The company expects to process up to 15,000 security documents per month over the next training phase as it combines the work of university partners, clients, and IBM experts. The security documents include threat intelligence reports, cybercrime strategies, and threat databases.

IBM said training Watson will also help build the taxonomy for the system. This includes the understanding of hashes, infection methods, indicators of compromise, and help identify advanced persistent threats.

The company highlighted it will use its X-Force research library to feed information and documents to the Watson for Cyber Security program. This includes 20 years of security research, details on 8 million spam and phishing attacks, and over 100,000 documented vulnerabilities.

IBM noted the current volume of data presented to cybersecurity analysts is immense: the average organization sees over 200,000 security event data pieces per day, enterprises spending $1.3 million per year alone on false positives, over 75,000 known software vulnerabilities reported in the National Vulnerability Database, 10,000 security research papers published annually, and over 60,000 security blogs published monthly. Watson is meant to be a tool that can better use this plethora of information.

The new Watson system is designed to be the first technology that can offer cognition of security data at scale using Watson’s ability to reason and learn from unstructured data. Such data is defined as 80 percent of all data on the internet that traditional security tools cannot process like blogs, articles, videos, reports, and alerts. Watson “also uses natural language processing to understand the vague and imprecise nature of human language in unstructured data,” IBM said.

With all of this work and training, Watson for Cyber Security “is designed to provide insights into emerging threats, as well as recommendations on how to stop them, increasing the speed and capabilities of security professionals,” IBM said. The program is also set to include other Watson capabilities like the system’s data mining techniques for outlier detection, graphical representation tools, and techniques for finding connections between related data points in different documents.

The company described an example of Watson’s eventual capabilities: it can find data on an emerging type of malware in a security bulletin and combine that with data from an analyst’s blog on an emerging remediation strategy.

“The volume and velocity of data in security is one of our greatest challenges in dealing with cybercrime. By leveraging Watson’s ability to bring context to staggering amounts of unstructured data, impossible for people alone to process, we will bring new insights, recommendations, and knowledge to security professionals, bringing greater speed and precision to the most advanced cybersecurity analysts, and providing novice analysts with on-the-job training,” Marc van Zadelhoff, general manager of IBM Security, said in a statement.

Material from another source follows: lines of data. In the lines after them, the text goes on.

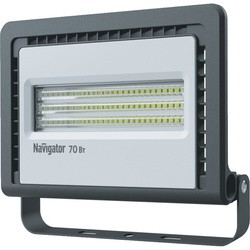 Прожектор / светильник Navigator NFL-01-70-6.5K-LED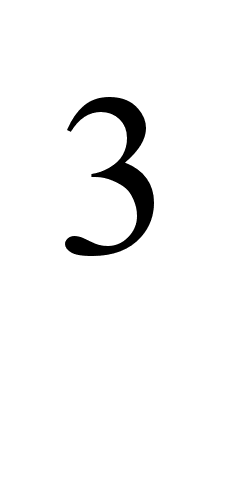 �������������� �������� ����� ���������� �������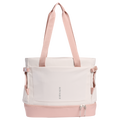 The Vitalize™ Tote | 27.6 QT - Hydration On Hand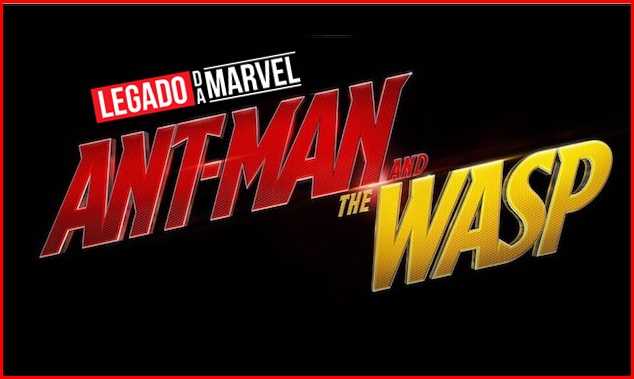 Novo filme da Marvel é descrito como uma COMÉDIA ROMÂNTICA!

This announcement is part of a larger cognitive security project that is aimed at addressing a general cybersecurity skills gap. The company’s effort is designed to use cognitive systems to improve the capabilities of security analysts. Cognitive systems automate the connections between data, emerging threats, and remediation strategies.

The company intends to start beta production deployments using IBM Watson for Cyber Security later in 2016.